M. Patrick Ollier, ministre. Je veux répondre aux arguments développés en faveur de l’amendement n° 5.
Monsieur Tardy, si le Gouvernement a accepté d’inscrire la proposition de loi à l’ordre du jour de l’Assemblée, c’est parce qu’il approuve la cohérence de la rédaction affinée par la commission deslois.
Monsieur Lecoq, si le Gouvernement s’en remet à la sagesse de l’Assemblée sur le vote de la proposition de loi, encore faut-il que l’article 1er, qui est un des éléments essentiels du dispositif, ne soit pas supprimé. Sinon, il n’y aurait plus de cohérence.
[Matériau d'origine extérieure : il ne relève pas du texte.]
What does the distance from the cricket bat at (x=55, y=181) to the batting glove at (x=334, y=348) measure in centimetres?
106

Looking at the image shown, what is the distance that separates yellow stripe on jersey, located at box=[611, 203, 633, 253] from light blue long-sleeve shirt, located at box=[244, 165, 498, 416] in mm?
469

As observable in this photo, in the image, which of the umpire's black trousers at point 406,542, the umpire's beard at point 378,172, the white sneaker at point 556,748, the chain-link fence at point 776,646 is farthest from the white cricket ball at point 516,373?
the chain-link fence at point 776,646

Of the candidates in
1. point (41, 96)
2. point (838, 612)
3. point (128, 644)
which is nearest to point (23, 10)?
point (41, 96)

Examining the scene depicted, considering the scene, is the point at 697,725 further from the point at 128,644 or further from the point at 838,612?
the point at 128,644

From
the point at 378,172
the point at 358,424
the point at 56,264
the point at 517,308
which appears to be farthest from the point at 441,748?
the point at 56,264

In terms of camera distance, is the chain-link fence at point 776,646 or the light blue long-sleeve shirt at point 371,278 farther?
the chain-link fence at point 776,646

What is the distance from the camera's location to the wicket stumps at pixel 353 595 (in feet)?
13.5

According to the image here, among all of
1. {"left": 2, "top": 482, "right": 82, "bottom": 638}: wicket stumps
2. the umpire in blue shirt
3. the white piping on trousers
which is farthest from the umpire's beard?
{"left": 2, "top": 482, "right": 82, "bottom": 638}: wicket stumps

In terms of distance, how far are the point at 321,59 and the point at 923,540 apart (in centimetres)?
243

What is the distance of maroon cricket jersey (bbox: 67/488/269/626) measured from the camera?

M. Jean-Paul Lecoq. Absolument !
M. Patrick Ollier, ministre. Monsieur Glavany, vous vous trompez de débat.
M. Jean Glavany. Ce n’est pas à vous de décider de quel débat il s’agit !
M. Patrick Ollier, ministre. Je ne vais pas répéter mes propos avec autant de force mais, si vous aviez été là depuis le début de la séance, vous auriez pu entendre ce que j’ai dit.
M. Jean Glavany. C’est un argument ridicule !
M. Patrick Ollier, ministre. Monsieur Lagarde, je vous remercie d’avoir développé mieux que le Gouvernement n’aurait pu le faire, en tout cas aussi bien, les arguments qui s’opposent à la suppression de l’article.
Monsieur Glavany, c’est votre droit le plus absolu de vouloir maintenir un vide juridique, tout comme M. Bayrou. Mais cette proposition de loi le comble et évite ainsi qu’une distinction soit faite entre les génocides, la négation de l’un étant sanctionnée, tandis que la négation des autres ne le serait pas, ce qui reviendrait à admettre qu’il existe des catégories différentes de génocides.
Je voudrais terminer en évoquant les inquiétudes de M. Tardy en ce qui concerne la liberté de la recherche, la liberté de travail des universitaires. Cette proposition de loi ne met en rien cause le travail des scientifiques, bien au contraire. Car la nouvelle incrimination générale de négationnisme ne pourra viser ni les universitaires qui chercheront à établir la vérité historique, ni ceux qui travaillent sur ces sujets. Si vous le désirez, nous reprendrons ce débat plus tard, mais le Gouvernement réaffirme son opposition à l’amendement.